British international schools
British international schools are booming worldwide. Source: Shutterstock

The 2019 Global Opportunities Report by ISC Research has recently confirmed what many believed to be true – the international school market is growing tremendously.

The report showed that “pupil numbers in international schools have increased from 4.3 million in 2015 to 5.4 million this year, with demand for places particularly high in Asia,” according to TES.

ISR Research Schools Director Richard Gaskell said, “There is huge demand today from parents in non-English-speaking countries for English-medium education for their children that prepares them well for the best possible undergraduate degree options at universities overseas.

“The schools that are meeting this demand are the English-medium international schools which are accessible to a growing number of families in many urban locations around the world. There has been a phenomenal growth in the number of these schools in the past ten years as a result of this demand.”

British international schools are leading the way

While other types of Western curricula, such as the American system, have been slower to grow overseas, British international schools have seen exponential growth.

According to RelocateMagazine, “British international schools make up over 45% of the international schools market with 4,300 British schools globally. It is a sector worth more than £1 billion and is one of the UK’s leading exports.”

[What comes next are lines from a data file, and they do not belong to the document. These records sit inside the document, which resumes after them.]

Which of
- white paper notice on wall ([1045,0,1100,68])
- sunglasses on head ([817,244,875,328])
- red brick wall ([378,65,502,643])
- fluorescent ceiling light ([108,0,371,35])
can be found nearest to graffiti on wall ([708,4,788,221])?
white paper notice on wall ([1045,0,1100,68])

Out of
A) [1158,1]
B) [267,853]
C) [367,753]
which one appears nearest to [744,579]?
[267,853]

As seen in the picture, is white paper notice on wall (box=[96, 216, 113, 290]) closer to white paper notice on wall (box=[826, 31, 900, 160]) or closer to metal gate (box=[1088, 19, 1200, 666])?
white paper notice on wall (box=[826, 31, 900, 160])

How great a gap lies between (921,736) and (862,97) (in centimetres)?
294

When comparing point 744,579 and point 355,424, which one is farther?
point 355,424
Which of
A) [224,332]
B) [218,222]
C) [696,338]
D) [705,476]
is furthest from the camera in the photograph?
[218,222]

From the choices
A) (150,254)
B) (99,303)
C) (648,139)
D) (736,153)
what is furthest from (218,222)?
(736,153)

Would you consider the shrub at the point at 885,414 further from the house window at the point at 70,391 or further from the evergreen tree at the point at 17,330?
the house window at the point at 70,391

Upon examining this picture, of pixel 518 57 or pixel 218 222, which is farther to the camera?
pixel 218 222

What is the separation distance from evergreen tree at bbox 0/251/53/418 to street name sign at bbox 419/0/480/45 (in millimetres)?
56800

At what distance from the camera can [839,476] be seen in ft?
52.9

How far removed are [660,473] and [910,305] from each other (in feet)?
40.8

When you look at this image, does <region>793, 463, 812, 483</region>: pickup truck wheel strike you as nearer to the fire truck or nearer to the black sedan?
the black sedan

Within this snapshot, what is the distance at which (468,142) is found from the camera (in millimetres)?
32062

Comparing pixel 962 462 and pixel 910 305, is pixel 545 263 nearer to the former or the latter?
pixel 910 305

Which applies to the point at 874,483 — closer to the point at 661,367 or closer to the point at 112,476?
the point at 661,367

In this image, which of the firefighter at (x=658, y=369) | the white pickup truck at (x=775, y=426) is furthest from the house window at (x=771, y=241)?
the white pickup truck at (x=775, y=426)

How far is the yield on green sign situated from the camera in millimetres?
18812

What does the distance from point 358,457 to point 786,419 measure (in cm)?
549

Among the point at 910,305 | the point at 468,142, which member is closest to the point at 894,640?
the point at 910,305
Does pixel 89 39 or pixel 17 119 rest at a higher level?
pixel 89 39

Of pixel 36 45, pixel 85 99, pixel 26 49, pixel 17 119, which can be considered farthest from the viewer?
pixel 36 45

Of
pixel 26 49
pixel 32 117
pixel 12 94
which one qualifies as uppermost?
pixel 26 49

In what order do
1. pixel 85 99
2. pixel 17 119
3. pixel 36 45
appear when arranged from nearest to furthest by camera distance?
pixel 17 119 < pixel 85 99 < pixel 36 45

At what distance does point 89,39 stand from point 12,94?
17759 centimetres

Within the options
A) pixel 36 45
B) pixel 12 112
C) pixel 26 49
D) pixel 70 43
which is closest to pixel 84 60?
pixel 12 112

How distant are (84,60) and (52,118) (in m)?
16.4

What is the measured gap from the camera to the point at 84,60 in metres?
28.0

The 2019 Global Opportunities Report stated, “In the 2018-9 academic year alone, a total of 75 British independent schools have enrolled around 44,000 students aged between 3 and 18 outside the United Kingdom – generating around USD $1 billion (around £816 million).

China is one of the leading countries for welcoming British international schools, as more affluent parents are increasingly seeking a Western-style education for their kids.

Many are hoping for their children to pursue higher education abroad, so international schools are a natural, and more straightforward, pathway to this.

The UK has always been synonymous with high-quality education, with renowned universities such as Oxford cementing its strong education reputation.

Earlier this year, it was predicted that the number of British international schools in China, as well as private schools offering British curricula, will double by the end of this year.

But China is not the only country to experience a boom in international schools. According to TES, “In Dubai, there are now 309 international schools; Shanghai, China, has 168; Abu Dhabi, in the United Arab Emirates, has 164; Beijing, China, has 151 and Doha, Qatar, has 144 international schools.

“A total of 22 new international schools have opened in the United Arab Emirates alone in the past two years, mostly in the mid-market sector where fees are more affordable.”

British international schools need more teachers

The report estimates that the number of international schools will increase from “10,293 at present to 17,368 in ten-years’ time.”

This means that more teachers at these schools are also needed, as “the number of corresponding teaching posts will rise from 506,900 at present to 916,900.”

Therefore, an extra 400,000 English-speaking teachers are needed globally to meet the demands of British international schools. This could be difficult as the country is already experiencing teacher shortages.

Andrew Lynch, Senior Consultant for Teaching Abroad Direct, said, “The shortage of teachers around the globe is an urgent issue. At the root, we must do what we can to make teaching fulfilling.

“Of course, fulfilment differs from person to person but communication is key. We need to listen to teachers, both aspiring and experienced, learn what they need and deserve from their post and environment. Whether that is abroad or at home.”